*EXTRACT TO READ:*
Begin
Gibson expects better from Windies

Gibson - File

MUMBAI, India:

Head coach Ottis Gibson challenged the West Indies' batsmen to leave their stamp of authenticity on the second Test against India which begins Thursday at the Wankhede Stadium.

The Windies had a full training session in steamy conditions yesterday morning at the venue where they hope to level the two-Test series, following a gut-wrenching innings and 51-run defeat inside three days in the first Test, which ended last Friday at Eden Gardens in the eastern Indian city of Kolkata.

The visitors flew into the Indian west coast city on Saturday evening, and Gibson said they were using the training session to knock some more of the rust off their game and get into the right frame of mind to put up a stronger challenge the second time around.

"There is only so much talking any coach can do," said Gibson.
End
*REQUIRED TASK 1:*
Please rewrite the part of the listing that opens with the line containing "In order of" and closes with the line containing "Taking a close", swapping "large green leaf" for "broad green leaf" and leaving everything else unchanged.

*RECORDS PROVIDED:*
Begin
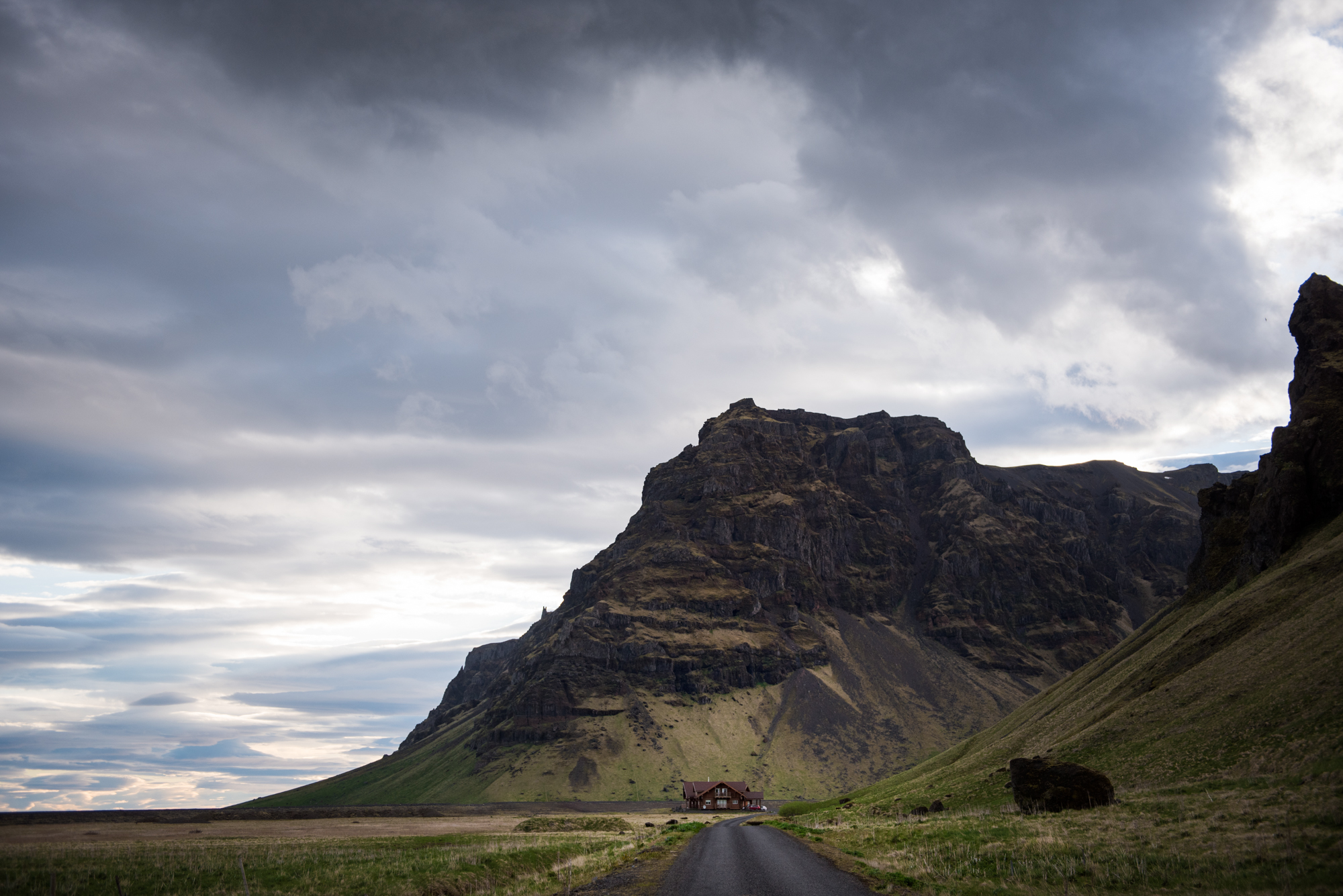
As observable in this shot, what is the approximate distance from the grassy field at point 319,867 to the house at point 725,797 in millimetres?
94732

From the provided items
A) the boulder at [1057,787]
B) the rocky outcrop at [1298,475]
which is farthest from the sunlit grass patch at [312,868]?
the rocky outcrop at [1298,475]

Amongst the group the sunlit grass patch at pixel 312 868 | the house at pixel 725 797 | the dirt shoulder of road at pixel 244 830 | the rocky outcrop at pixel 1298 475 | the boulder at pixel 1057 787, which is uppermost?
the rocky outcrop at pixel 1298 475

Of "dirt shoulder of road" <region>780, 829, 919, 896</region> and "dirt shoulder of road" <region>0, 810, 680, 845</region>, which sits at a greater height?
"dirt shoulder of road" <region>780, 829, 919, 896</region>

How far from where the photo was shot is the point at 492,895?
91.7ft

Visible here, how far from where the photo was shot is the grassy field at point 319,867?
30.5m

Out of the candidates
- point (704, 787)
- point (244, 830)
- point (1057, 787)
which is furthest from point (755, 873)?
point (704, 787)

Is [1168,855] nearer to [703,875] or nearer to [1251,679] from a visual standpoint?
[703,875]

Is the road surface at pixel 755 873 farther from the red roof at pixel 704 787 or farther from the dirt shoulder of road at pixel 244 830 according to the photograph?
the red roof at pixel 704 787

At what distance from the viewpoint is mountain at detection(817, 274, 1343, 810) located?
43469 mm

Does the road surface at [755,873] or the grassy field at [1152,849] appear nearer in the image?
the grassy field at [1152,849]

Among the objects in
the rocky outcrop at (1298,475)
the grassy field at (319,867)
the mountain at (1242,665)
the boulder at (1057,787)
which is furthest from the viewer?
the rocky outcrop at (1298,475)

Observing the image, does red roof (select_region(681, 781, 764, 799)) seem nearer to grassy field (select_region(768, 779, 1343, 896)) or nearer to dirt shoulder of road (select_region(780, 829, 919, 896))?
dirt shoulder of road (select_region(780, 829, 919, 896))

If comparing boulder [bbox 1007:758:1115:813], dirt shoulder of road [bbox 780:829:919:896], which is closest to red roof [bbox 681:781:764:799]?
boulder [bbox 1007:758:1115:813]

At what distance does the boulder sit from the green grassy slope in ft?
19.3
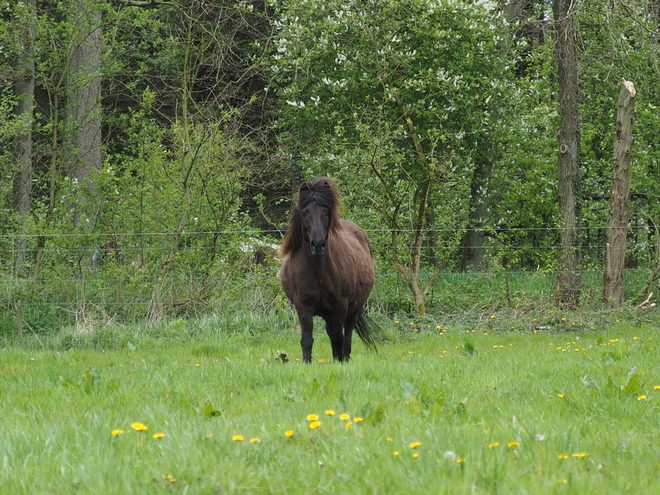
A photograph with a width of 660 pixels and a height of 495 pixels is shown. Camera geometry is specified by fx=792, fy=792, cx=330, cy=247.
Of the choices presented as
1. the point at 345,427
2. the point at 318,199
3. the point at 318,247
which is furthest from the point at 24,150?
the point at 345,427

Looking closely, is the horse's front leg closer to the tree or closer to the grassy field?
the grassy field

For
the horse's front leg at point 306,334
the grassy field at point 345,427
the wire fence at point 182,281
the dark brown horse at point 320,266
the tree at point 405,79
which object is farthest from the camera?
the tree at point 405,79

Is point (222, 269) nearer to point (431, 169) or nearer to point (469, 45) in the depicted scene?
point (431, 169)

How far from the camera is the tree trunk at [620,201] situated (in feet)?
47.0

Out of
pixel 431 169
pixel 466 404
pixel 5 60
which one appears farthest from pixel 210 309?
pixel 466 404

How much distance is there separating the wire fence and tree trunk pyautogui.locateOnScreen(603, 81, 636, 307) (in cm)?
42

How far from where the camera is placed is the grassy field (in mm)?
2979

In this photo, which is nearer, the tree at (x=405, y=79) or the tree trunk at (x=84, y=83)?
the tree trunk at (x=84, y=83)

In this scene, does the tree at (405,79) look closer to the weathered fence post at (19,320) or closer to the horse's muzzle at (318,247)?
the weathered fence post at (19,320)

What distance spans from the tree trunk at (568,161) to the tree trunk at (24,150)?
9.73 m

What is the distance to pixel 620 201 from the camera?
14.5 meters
End
Begin
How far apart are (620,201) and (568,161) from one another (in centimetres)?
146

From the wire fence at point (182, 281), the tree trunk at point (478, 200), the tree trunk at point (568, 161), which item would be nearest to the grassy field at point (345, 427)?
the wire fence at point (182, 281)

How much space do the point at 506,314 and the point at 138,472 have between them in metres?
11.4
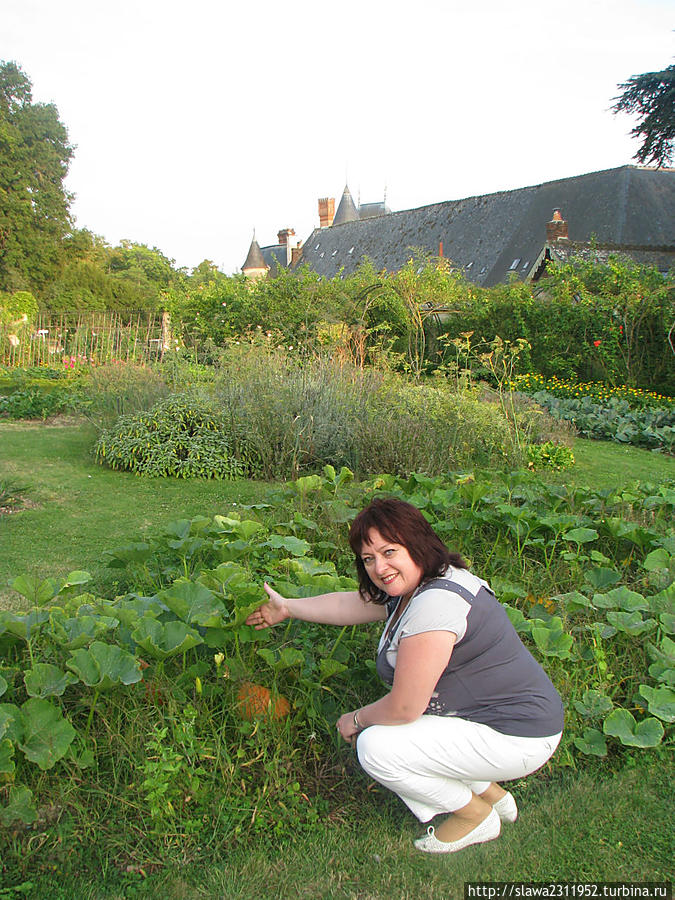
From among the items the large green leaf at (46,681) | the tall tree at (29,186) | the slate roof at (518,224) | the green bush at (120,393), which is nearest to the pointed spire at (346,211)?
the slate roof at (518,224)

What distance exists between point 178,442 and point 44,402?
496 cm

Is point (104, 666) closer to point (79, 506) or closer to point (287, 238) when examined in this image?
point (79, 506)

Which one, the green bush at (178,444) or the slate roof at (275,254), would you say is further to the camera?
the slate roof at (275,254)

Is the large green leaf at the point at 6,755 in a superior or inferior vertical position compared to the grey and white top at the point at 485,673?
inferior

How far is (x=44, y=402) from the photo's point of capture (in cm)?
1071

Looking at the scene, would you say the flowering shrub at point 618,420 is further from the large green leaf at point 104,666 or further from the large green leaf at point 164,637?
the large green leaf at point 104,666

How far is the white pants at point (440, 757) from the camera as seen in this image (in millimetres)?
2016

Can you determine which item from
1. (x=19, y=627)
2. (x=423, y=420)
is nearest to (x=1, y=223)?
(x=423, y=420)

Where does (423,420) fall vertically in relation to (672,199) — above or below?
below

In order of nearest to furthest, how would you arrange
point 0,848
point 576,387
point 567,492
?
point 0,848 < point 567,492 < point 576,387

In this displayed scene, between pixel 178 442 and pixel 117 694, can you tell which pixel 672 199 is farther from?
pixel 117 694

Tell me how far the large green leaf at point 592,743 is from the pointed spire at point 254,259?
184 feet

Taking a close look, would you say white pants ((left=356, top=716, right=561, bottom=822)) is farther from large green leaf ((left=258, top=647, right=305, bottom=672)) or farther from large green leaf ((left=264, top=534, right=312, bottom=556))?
End
*REQUIRED TASK 2:*
List every city and stadium named in the cricket report.

*RESULT 1:*
In order of nearest to furthest, how would you arrange
point 0,848
point 576,387
point 567,492
?
point 0,848 < point 567,492 < point 576,387

In this displayed scene, between pixel 178 442 and pixel 117 694, can you tell which pixel 672 199 is farther from?
pixel 117 694

Tell me how far the broad green leaf at point 592,743 is from the pointed spire at point 254,259?
184 feet

Taking a close look, would you say white pants ((left=356, top=716, right=561, bottom=822)) is farther from broad green leaf ((left=258, top=647, right=305, bottom=672)) or farther from broad green leaf ((left=264, top=534, right=312, bottom=556))?

*RESULT 2:*
Mumbai, Wankhede Stadium, Eden Gardens, Kolkata